BSP forecasts BOP surplus in 2024 and 2025

The country’s balance of payments (BOP) position is expected to remain in surplus this year and in 2025 as global economic activity picks up and boosting Philippine exports and investments amid lower inflation, according to central bank officials.

During its June 13 regular meeting, the Bangko Sentral ng Pilipinas’ (BSP) policy-making arm the Monetary Board approved a higher BOP surplus projection of $1.6 billion for 2024 versus its March 15 estimate of only $700 million.

For 2025, the BSP forecasts $1.5 billion BOP surplus, an improvement from its previous projection of $500 million deficit.

In a press briefing Friday, June 14, BSP Director Sittie Hannisha M. Butocan of the Department of Economic Research said there are several key considerations in revising the previous BOP projections. These are faster pace of global growth, easing global inflation and the recovery in the global electronics demand. The downside is the moderate China growth and increased political and economic uncertainty including geopolitical tensions and weather-related shocks.

On the local side, they see steady growth, a lower inflation trajectory and public investments in infrastructure will continue. The downside is on the weaker-than-expected gross domestic product (GDP) in the first quarter, impact of higher BSP interest rates and bad weather conditions.

For this year, based on the latest developments and data, the BSP estimates the current account deficit will be lower at $4.7 billion versus the previous forecast of $6.1 billion shortfall due to the narrowing merchandise trade gap.

This is as the growth in goods exports is now expected to increase higher by five percent to $58.1 billion compared to three percent in the March 15 forecast. Goods imports, however, has a lower projection this time at two percent to $123.5 billion from the previous four percent growth.

The BSP said services exports are seen to grow by 14 percent this year to $55.1 billion versus an earlier forecast of 16 percent while services imports are expected to reach $33 billion this year or a 13 percent growth compared to 10 percent earlier.

Butocan said for 2024, the overall BOP position is expected to be better on the back of a lower current account deficit combined with higher non-resident investment inflows.

The BSP projects a lower current account deficit due to the narrowing of the merchandise trade gap as growth in goods imports will moderate because of lower import prices.

The BSP also said that the recently ratified Regional Comprehensive Economic Partnership (RCEP) Agreement which is “seen to support greater market access for goods and services, reduced trade barriers, and improved export competitiveness from simplified and harmonized rules” will provide “an additional boost to the trade sector outlook.”
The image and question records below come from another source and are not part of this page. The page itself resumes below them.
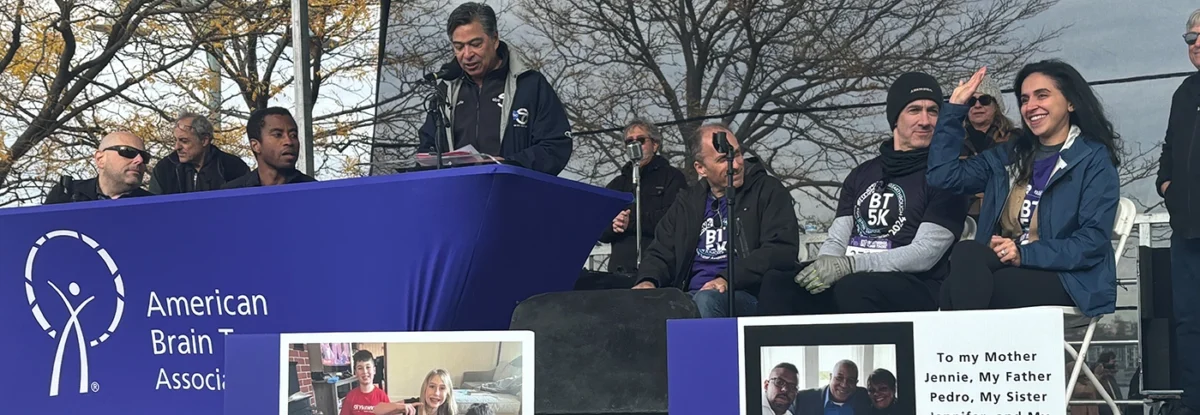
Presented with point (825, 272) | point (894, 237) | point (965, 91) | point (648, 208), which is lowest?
point (825, 272)

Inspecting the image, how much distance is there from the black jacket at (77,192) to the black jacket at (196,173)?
1.81 ft

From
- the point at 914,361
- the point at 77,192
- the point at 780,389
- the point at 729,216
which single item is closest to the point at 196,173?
the point at 77,192

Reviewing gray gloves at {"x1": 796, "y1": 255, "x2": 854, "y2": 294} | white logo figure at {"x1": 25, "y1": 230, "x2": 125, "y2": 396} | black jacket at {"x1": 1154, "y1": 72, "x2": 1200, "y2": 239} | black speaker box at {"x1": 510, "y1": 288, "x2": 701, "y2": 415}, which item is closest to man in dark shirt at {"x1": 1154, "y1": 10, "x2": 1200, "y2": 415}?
black jacket at {"x1": 1154, "y1": 72, "x2": 1200, "y2": 239}

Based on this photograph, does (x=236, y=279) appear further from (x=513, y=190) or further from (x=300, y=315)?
(x=513, y=190)

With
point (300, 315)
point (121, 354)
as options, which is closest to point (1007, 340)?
point (300, 315)

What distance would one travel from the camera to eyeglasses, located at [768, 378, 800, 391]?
8.60 feet

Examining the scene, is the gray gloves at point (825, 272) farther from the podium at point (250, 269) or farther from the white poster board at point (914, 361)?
the white poster board at point (914, 361)

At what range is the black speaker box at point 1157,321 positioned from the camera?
3773 millimetres

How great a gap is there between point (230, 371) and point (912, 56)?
11.4 ft

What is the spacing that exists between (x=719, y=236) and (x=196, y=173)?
2670mm

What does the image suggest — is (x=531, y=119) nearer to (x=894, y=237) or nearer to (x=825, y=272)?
(x=825, y=272)

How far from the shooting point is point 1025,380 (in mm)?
2410

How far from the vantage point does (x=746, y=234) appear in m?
4.08

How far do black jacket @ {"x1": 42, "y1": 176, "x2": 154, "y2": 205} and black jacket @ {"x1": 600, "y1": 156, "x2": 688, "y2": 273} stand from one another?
2.06 m
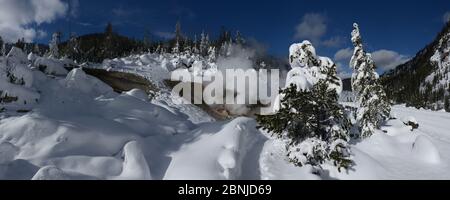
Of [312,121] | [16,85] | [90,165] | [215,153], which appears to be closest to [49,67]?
[16,85]

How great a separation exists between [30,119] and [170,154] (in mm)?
4865

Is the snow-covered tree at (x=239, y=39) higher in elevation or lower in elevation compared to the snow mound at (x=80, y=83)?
higher

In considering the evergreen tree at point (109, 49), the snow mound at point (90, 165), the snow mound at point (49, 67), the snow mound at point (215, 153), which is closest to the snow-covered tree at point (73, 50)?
the evergreen tree at point (109, 49)

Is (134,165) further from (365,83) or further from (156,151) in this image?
(365,83)

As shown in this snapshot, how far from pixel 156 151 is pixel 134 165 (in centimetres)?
184

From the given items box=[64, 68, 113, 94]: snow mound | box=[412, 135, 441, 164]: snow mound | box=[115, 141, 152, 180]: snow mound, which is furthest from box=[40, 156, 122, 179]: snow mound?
box=[64, 68, 113, 94]: snow mound

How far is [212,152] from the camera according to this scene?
12.3 m

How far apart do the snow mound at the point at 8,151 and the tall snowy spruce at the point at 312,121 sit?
7.62 m

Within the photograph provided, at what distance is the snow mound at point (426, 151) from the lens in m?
13.9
Under the BOP projections, the growth for travel receipts and business process outsourcing (BPO) revenues are also seen to maintain its pace. For 2024, the BSP expects BPO revenues to grow by seven percent while travel receipts will expand by 40 percent.

The current account will also get its support from remittance inflows from overseas Filipinos which is still expected to grow by three percent annually.
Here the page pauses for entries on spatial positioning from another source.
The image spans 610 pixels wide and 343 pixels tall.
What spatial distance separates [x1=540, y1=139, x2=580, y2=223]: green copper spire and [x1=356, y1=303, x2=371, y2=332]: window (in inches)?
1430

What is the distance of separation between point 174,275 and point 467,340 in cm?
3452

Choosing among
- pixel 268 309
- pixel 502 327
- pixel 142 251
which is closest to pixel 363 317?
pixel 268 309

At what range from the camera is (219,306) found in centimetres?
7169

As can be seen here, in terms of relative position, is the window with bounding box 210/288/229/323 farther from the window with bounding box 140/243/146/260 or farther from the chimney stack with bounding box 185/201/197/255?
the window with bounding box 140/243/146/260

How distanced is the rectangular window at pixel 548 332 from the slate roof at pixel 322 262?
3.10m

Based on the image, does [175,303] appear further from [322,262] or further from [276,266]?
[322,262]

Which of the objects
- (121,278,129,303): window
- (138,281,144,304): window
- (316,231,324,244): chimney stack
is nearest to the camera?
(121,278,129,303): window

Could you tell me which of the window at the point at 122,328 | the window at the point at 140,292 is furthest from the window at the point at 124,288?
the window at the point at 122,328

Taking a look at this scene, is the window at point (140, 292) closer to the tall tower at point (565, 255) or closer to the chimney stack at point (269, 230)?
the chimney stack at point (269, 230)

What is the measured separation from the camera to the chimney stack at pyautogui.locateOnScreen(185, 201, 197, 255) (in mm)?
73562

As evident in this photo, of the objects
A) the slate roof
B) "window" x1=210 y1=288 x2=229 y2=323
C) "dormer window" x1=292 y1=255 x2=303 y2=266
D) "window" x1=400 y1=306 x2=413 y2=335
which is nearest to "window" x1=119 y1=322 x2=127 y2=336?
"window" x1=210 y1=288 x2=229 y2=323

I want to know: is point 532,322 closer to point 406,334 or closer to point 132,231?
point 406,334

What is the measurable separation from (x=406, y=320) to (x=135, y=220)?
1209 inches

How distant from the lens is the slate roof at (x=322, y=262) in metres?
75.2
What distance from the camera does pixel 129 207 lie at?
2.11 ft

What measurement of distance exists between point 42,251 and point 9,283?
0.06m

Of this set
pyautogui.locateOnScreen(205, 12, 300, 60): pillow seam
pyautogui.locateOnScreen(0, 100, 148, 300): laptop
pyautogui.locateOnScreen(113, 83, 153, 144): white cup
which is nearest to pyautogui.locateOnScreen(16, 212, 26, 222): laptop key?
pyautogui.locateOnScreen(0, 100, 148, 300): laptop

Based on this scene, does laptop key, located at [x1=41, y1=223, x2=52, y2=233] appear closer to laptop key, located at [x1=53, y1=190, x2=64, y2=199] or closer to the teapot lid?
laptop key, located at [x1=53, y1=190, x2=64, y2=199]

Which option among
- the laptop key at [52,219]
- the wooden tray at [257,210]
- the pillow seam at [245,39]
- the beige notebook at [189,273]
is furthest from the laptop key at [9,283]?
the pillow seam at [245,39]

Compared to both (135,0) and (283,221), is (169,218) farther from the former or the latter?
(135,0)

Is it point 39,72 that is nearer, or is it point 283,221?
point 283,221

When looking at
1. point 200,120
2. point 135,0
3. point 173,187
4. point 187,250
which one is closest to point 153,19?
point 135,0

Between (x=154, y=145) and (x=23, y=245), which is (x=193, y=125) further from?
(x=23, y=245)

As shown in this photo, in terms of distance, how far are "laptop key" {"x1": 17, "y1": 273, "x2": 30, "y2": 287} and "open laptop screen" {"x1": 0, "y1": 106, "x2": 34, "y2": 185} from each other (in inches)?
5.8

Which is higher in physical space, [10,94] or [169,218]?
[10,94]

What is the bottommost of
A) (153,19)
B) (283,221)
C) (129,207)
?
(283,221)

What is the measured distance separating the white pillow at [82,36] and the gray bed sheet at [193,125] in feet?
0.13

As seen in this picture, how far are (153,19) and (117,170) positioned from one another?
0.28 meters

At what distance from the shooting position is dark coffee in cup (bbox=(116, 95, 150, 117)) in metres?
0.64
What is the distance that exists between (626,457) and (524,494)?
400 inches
Meanwhile, the BSP estimates net foreign direct investments (FDIs) will reach $9.5 billion this year, up from the previous forecast of $9 billion. For 2025, net FDI is expected to climb to $10.5 billion.

As for the net foreign portfolio investments (FPIs) or hot money funds, the central bank estimates $3.1 billion, higher than the previous projection of $1.3 billion. For next year, the BSP expects net hot money of $2.2 billion.

The BSP said the growth in FDIs and FPIs is “reinforced by the ongoing operationalization of the implementing rules and regulations of key investment reforms aimed at providing a more conducive business environment in the country.”

For this year, the BSP also forecasts a gross international reserves (GIR) of $104 billion. This was higher than the March 15 projection of $103 billion.

For 2025, the GIR is expected to be higher at $105 billion.

According to the BSP, the emerging external outlook for 2024 and 2025 remains “cautiously optimistic” amid a set of risks that has stayed “broadly unchanged” such as: the evolving geopolitical tension in the Middle East which warrants further monitoring as these could ignite fresh set of challenges (higher crude oil prices and weaker sentiment); and aggravate existing ones (monetary policy tightening by central banks).